The author of several important scholarly articles, Professor Nidam-Orvieto’s research has helped to advance scholarship on Italian Jewry during the Holocaust. Her publications include “Letters to Mussolini: Italian Jews and the Racial Laws” in Remembering for the Future: The Holocaust in an Age of Genocide, John K. Roth and Elisabeth Maxwell, eds. (Palgrave, 2001); “Italian Jews Facing Racial Laws: Appeal to Mussolini as a Way of Coping” in Yalkut Moreshet (vol. 73, April 2002); “The Jewish Leadership in Italy during the Fascist Period and the Holocaust” in Bishvil Hazikaron (vol. 36, February-March 2000); and “The Case of the Villa Emma Children as a Reflection of the Rescue of Children during the Holocaust” in Contemporary Jewish Society: Proceeding of the Twelfth World Congress of Jewish Studies, July –August 1997 (World Union of Jewish Studies, 2001), among others. Professor Nidam-Orvieto is the recipient of a number of esteemed honors and awards, including the Pardo Roques Prize for her scholarly paper on Jewish education in Italy, dissertation prizes from Yad Vashem, the Ben Zvi Institute for the Study of Jewish Communities, the Hebrew University of Jerusalem and the Shlomo Gels and Fanny Balaban-Gels Fund.

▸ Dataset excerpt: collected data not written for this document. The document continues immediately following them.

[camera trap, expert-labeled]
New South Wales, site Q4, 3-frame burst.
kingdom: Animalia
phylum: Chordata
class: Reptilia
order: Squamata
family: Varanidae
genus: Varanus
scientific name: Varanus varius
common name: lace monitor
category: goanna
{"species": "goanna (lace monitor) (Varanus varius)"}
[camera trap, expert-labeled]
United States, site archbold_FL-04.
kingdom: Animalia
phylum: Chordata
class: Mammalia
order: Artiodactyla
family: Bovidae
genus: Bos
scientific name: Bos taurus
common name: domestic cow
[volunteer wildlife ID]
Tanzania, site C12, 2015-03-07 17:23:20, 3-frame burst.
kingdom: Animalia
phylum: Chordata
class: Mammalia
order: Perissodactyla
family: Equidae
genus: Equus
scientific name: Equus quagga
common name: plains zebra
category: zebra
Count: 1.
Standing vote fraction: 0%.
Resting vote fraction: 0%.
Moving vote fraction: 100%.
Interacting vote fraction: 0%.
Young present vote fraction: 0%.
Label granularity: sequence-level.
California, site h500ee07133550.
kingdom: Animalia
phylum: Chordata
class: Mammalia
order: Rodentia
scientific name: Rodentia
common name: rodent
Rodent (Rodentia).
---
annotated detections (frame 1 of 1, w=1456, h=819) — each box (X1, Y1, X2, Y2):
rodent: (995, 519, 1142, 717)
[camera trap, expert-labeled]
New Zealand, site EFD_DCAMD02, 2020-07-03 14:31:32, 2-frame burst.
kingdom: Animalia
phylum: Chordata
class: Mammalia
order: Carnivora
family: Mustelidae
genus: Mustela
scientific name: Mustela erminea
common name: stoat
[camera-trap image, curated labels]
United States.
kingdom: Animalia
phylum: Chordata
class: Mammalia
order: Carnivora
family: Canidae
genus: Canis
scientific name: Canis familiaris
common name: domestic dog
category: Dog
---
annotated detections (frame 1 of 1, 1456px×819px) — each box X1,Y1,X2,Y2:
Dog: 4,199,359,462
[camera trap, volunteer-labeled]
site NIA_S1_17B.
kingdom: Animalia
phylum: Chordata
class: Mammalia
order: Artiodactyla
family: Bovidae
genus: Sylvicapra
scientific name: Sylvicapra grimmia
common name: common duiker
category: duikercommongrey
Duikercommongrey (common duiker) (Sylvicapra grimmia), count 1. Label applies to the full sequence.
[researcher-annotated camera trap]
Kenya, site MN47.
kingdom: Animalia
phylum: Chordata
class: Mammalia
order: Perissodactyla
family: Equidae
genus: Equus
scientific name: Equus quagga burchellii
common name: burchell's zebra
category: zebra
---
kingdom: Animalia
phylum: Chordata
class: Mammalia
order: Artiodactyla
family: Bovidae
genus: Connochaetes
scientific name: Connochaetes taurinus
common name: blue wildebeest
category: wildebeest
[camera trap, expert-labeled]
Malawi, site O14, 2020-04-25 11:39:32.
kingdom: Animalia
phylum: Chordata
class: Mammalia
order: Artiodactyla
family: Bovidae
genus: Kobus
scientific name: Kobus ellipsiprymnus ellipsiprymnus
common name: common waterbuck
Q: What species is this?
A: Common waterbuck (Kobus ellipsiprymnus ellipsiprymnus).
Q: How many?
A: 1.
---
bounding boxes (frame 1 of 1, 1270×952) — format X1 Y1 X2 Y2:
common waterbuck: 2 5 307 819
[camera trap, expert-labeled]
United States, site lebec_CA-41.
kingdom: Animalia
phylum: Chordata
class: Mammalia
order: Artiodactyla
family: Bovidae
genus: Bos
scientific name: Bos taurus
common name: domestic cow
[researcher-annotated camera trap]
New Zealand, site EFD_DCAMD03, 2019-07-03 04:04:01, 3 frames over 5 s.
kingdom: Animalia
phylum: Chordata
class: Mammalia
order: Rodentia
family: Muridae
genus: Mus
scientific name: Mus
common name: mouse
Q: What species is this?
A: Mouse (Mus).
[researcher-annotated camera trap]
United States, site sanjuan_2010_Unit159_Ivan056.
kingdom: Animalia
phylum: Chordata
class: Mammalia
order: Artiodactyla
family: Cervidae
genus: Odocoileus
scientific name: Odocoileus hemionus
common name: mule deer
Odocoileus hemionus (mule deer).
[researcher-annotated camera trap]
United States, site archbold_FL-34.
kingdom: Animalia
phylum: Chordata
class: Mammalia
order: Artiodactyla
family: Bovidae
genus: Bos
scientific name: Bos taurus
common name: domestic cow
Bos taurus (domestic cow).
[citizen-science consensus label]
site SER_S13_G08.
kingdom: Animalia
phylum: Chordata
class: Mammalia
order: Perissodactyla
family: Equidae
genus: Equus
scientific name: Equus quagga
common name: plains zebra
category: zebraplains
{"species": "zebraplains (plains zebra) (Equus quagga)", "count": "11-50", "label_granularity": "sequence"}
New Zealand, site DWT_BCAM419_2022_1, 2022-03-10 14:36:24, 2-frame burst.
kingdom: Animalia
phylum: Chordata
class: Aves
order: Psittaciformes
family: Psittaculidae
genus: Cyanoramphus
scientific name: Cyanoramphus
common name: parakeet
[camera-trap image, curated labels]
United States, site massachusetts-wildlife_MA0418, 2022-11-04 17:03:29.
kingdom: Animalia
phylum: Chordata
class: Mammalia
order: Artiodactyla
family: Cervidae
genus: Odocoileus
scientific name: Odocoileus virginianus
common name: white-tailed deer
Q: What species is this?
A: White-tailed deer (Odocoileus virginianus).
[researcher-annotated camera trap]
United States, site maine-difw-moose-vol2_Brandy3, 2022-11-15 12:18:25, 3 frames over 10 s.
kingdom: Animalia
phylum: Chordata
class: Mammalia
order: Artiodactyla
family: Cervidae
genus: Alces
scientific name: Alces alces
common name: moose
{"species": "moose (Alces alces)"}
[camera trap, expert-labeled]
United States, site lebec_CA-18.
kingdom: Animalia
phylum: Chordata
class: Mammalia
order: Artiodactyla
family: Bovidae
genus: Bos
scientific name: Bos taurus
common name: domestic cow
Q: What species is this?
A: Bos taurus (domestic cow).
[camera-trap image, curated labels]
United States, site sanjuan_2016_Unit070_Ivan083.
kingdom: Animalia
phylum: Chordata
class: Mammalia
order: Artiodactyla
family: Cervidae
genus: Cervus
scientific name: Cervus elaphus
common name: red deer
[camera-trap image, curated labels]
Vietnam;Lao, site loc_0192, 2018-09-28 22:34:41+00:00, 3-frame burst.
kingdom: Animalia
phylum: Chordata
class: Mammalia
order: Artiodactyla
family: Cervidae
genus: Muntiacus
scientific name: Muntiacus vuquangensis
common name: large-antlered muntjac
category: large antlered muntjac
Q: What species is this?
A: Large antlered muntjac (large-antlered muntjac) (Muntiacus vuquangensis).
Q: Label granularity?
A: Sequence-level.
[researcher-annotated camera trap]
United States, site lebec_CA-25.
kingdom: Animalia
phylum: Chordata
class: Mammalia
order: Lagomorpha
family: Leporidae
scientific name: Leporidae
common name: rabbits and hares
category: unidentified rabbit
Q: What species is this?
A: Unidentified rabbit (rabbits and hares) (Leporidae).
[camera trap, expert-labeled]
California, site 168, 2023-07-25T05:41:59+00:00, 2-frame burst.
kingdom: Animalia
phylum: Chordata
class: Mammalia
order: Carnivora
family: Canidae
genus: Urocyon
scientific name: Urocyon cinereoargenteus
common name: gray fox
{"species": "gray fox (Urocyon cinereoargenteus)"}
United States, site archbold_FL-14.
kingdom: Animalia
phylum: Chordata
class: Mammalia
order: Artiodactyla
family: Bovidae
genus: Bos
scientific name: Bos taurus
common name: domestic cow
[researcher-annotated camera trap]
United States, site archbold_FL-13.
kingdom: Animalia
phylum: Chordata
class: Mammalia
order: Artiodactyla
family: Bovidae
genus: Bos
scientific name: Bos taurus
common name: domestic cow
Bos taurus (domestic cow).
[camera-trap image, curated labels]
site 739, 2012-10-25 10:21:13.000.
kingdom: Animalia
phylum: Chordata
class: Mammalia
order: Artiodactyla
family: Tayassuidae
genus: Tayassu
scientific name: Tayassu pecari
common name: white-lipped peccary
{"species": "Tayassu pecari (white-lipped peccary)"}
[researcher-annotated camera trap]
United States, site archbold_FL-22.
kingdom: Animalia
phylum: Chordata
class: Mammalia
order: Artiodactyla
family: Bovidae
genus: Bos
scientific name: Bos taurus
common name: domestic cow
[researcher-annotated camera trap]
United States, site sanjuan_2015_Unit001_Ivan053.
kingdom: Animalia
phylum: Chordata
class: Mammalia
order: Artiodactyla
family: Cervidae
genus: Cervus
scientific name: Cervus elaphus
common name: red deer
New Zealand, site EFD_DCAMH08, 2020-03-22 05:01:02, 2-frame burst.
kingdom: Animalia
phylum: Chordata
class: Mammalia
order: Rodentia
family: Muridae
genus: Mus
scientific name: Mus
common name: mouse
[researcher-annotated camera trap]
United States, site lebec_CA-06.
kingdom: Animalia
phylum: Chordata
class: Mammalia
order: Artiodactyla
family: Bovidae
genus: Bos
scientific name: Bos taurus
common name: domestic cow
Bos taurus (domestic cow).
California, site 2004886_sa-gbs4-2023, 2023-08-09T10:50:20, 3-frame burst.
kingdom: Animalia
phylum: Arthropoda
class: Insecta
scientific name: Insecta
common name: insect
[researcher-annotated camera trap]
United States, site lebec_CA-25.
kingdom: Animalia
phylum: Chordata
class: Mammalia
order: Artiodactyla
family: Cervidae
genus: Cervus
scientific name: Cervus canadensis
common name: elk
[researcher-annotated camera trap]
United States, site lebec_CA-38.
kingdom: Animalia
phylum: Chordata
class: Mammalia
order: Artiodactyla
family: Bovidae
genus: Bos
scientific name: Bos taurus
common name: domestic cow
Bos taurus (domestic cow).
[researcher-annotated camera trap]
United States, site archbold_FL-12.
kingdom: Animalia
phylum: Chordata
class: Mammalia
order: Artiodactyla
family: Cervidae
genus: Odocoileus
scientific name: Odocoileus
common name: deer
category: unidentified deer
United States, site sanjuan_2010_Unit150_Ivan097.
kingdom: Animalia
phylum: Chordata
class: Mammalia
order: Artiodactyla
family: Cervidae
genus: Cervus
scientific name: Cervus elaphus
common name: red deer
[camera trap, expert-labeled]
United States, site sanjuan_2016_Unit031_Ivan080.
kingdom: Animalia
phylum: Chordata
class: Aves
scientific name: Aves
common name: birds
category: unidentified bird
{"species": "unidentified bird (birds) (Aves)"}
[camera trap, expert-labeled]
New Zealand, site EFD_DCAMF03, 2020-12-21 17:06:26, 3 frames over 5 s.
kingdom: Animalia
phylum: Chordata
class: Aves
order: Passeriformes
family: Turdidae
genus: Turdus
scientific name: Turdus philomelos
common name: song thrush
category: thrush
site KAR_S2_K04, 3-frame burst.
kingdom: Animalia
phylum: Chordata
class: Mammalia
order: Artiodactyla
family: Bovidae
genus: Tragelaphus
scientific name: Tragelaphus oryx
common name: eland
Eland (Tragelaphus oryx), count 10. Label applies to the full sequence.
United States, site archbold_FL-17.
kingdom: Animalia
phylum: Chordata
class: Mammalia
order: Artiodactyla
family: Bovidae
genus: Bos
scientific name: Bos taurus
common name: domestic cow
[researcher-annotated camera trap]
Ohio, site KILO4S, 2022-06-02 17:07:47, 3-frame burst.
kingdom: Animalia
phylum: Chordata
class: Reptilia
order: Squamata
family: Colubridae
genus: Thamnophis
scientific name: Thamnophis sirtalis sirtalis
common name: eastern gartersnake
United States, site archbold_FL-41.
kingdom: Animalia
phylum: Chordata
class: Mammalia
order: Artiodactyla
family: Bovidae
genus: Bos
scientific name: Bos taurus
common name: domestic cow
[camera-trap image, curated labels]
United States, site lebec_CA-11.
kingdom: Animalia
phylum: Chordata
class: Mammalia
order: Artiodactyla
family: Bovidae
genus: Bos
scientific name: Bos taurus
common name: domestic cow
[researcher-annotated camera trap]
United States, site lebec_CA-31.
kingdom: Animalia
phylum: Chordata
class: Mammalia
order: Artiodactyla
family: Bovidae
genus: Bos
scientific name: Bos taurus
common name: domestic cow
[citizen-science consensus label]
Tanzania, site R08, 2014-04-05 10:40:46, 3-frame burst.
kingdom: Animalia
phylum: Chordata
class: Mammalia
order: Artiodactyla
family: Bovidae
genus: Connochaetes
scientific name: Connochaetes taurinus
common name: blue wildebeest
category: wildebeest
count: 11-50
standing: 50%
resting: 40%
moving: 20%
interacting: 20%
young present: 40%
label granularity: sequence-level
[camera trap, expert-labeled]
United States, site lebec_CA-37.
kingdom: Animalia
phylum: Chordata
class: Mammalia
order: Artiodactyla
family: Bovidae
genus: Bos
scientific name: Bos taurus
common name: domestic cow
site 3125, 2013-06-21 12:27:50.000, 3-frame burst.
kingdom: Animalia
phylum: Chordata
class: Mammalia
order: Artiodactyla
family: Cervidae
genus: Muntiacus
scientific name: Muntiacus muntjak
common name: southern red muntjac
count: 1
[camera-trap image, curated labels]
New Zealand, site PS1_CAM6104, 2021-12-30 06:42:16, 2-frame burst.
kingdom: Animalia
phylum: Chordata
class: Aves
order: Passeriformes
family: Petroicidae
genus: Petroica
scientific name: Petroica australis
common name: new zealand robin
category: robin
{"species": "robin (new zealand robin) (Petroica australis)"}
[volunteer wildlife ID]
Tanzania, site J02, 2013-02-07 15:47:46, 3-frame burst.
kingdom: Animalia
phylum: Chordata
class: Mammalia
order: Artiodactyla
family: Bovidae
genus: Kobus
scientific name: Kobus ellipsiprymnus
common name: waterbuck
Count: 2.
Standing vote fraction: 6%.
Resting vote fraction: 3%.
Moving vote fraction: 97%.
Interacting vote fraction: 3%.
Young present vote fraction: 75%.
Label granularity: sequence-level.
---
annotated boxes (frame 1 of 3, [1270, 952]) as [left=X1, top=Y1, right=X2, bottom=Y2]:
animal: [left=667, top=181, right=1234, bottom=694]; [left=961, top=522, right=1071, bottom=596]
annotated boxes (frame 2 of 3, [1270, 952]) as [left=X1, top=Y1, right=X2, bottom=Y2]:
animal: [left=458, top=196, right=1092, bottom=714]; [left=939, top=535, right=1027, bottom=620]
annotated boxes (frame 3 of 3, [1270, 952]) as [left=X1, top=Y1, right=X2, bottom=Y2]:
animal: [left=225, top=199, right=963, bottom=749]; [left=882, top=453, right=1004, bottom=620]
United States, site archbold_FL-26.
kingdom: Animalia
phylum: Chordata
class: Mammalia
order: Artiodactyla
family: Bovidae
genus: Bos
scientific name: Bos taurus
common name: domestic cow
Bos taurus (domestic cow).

During her residency at the Center, Professor Nidam-Orvieto researched the ways in which Italian Jews reacted to the German occupation of Italy and Mussolini’s fascist regime there between 1943 and 1945. She examined Jewish leadership during the war, Jewish responses to the deportations, and Jewish resistance activities, among other themes. She also explored how Jewish responses during the Holocaust have shaped Italian Jewish identity today.
Professor Nidam-Orvieto was in residence at the Mandel Center from June 1 to September 1, 2005.